What ECP Gives You for Scoping

Easy Cyber Protection is the engine behind the engagement. You get a multi-tenant platform with assessment tools, integration sync, policy wizards, evidence collection, branded reports, and audit-ready exports at 25 euros per client per month. Your branding on everything the client sees. No compliance expertise required from you; the framework is encoded. You scope the engagement, we make the platform side predictable.

Frequently Asked Scoping Questions

How long does the whole engagement take end to end?

Per tier reached, platform setup (Phase 2) is 1 to 2 days and Phase 3 runs 1 to 9 months depending on the client's starting position: well-equipped 1 to 3 months, with gaps 4 to 6 months, greenfield 6 to 9 months or more — typically reaching CyFun Basic. If the destination is Important or Essential, that is a multi-year arc (Year 1 Basic, Year 2 Important, Year 3+ Essential) because CCB requires each tier to be audit-validated before the next opens. Walk the client through both layers in scoping: the per-tier estimate from the Phase 2 punch list, plus the multi-year tier-progression chart if their destination is above Basic.

How do I price this so I am not doing free implementation work?

Split the commercial into two streams. The monthly compliance subscription (50 to 250 euros per client) covers platform access, quarterly reviews, evidence refresh, and reporting. Missing-measures engineering (MFA, EDR, backup, logging) is billed separately on your standard MSP rates as one-off project work. Both can qualify for VLAIO subsidy if you are registered as a cybersecurity advisor. Never bundle engineering hours into the subscription fee.

What do I need to know going into the first scoping meeting?

Have the intake assessment ready to run (it determines CyFun tier). Ask about: current MFA coverage, backup vendor and immutability, EDR presence and coverage, logging retention, existing written policies, declared headcount and device count, any regulatory triggers (insurer ask, supply chain ask, tender). These five answers classify the client into one of the three profiles and drive the whole quote.

Do I need compliance or audit qualifications to deliver this?

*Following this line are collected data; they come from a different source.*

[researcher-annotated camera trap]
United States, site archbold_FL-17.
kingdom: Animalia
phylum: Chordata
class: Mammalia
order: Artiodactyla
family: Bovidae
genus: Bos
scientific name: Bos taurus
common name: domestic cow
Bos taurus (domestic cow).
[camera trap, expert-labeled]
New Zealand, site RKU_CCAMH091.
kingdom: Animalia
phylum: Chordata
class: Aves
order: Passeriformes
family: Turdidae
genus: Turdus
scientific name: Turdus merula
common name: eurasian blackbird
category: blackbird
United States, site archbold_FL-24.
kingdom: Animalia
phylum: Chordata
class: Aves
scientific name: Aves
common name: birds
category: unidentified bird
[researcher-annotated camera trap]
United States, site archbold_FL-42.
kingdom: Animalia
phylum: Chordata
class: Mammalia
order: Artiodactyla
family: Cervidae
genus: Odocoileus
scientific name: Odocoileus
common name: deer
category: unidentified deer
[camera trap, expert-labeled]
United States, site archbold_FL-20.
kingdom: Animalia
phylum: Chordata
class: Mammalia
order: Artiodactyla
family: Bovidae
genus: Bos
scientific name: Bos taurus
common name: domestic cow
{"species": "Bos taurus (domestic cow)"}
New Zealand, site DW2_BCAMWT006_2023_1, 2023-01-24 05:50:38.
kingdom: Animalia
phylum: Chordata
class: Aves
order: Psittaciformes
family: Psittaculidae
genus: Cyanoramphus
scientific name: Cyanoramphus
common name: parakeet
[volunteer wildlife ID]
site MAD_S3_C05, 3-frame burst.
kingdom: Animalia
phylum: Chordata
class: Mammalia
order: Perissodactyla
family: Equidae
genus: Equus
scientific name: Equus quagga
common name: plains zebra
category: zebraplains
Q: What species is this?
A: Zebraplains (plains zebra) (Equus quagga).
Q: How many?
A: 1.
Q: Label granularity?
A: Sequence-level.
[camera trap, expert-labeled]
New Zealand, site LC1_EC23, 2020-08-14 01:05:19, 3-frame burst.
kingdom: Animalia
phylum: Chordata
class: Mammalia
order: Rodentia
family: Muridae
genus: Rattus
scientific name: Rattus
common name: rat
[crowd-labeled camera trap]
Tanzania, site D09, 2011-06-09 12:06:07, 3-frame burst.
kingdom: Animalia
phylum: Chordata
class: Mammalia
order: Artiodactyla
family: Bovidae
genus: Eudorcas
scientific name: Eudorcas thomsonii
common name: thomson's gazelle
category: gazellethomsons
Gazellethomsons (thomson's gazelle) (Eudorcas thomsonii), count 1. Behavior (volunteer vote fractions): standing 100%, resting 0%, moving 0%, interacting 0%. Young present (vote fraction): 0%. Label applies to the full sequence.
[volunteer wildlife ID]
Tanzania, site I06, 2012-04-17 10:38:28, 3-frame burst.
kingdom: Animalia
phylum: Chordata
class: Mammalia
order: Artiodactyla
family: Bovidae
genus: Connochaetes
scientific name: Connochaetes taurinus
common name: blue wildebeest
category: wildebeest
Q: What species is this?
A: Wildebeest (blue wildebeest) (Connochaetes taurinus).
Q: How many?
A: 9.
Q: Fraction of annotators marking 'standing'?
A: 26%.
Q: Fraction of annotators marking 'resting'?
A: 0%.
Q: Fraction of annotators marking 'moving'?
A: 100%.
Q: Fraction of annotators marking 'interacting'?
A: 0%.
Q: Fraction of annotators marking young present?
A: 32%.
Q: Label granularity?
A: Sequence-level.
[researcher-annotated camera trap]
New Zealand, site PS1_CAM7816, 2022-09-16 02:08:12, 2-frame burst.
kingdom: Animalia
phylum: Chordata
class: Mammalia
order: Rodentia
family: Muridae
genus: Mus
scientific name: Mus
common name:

No. MSPs prepare clients to be audit-ready. The certification audit is performed by a BELAC-accredited CAB auditor, not by you. The platform handles framework mapping and evidence structuring; you handle the client relationship, tailoring, and implementation. Think of it as the MSP is the bookkeeper, the CAB auditor is the external accountant.

What happens if the client misses the CAB audit window?

Under-scoping is the main cause of missed windows, especially on greenfield clients. Set the expectation honestly at scoping: a greenfield client is 6 months plus. If the client insists on a shorter window, either the scope shrinks to getting documented controls in place without full implementation, or the deadline moves. Never promise a 2 month audit-ready date to a client with no MFA and no EDR.

How do I handle the client who says "just tell me the total price"?

Two-line answer. Monthly subscription: X euros per month, starts immediately, includes platform, quarterly reviews, reporting, branded exports. One-off implementation: estimated Y euros based on the gaps we identify in Phase 2, billed as project work at our standard rates. You can qualify for up to 45% VLAIO subsidy on both. This framing closes deals faster than a single blended number.